S&P 500 closes above 2,000 for first time

What a difference 0.02 points can make.

After flirting with the 2,000 point milestone, the benchmark index closed above that level for the first time ever by just a nose -- 2000.02 to be exact.

It's been 16 years since the index closed above 1,000 points for the first time.

Stocks moved higher Tuesday after some encouraging news, including a surge in consumer confidence. The Dow Jones industrial average rose 29 points, or 0.2 percent, to 17,106. The Dow is 32 points shy of its own record closing high set July 16. The Nasdaq rose 13 points, or 0.3 percent, to 4,570. The Nasdaq is still well below its dot-com era record.

Bond prices were flat.

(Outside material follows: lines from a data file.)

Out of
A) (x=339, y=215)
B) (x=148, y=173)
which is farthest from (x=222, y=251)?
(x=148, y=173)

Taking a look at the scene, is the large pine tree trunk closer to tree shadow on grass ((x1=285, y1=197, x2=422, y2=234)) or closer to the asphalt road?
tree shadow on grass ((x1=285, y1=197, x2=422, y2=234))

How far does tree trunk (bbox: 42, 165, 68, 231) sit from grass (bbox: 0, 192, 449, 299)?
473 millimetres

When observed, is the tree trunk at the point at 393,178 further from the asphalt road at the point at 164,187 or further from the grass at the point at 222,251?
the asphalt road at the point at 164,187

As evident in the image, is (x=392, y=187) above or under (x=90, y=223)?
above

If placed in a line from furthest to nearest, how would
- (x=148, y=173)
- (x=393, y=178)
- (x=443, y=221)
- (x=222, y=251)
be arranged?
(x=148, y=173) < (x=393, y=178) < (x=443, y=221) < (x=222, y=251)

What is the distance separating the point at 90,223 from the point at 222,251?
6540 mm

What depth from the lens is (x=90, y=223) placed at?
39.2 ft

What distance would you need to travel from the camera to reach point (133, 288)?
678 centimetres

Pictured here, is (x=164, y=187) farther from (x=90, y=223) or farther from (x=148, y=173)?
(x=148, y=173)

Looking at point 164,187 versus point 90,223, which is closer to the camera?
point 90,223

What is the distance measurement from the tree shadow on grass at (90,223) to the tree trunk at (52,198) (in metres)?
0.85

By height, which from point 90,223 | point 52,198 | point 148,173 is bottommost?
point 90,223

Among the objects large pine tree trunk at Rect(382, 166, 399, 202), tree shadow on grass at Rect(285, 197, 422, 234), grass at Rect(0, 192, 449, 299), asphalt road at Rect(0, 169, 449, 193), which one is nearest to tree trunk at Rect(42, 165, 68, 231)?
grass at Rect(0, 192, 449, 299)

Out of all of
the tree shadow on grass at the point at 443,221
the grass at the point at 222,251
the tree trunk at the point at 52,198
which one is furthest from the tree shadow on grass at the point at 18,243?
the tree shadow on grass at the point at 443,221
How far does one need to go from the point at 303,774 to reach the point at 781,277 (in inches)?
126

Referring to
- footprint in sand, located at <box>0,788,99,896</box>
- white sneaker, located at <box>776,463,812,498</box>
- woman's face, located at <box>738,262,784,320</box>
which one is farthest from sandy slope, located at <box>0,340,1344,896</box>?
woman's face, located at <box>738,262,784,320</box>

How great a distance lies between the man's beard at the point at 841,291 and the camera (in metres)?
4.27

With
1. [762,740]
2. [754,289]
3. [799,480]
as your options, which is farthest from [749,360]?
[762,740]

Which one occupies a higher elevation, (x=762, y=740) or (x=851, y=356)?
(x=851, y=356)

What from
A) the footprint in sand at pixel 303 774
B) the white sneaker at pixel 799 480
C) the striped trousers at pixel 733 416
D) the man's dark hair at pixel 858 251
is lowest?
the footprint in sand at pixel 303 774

The yield on the 10-year Treasury note held at 2.40 percent.

The Standard & Poor's 500 index, which was launched in 1957, has risen 8.2 percent this year. It has gone without a correction, which is defined on Wall Street as a drop of 10 percent or more, for close to three years. These are some of the recent milestones for the S&P 500:

-- Feb. 2, 1998 - The index closes above 1,000 for the first time, driven by optimism that financial markets are stabilizing as a financial crisis in Asia passes.

-- Oct. 9, 2007 - The S&P 500 closes at an all-time high of 1,565.15. Traders and investors speculate that the Federal Reserve will cut interest rates to help a U.S. economy threatened by signs of an emerging credit crisis. The October record stands for five and a half years as the stock market loses more than half of its value in the financial crisis and Great Recession that follow. The index bottoms out at 676.53 in March 2009.

-- March 28, 2013 - The index closes at 1,569.19, eclipsing its record close from 2007. Investors are encouraged by rising company earnings and feel more confident that the U.S. economic recovery can endure, despite a series of crises in the U.S. and overseas.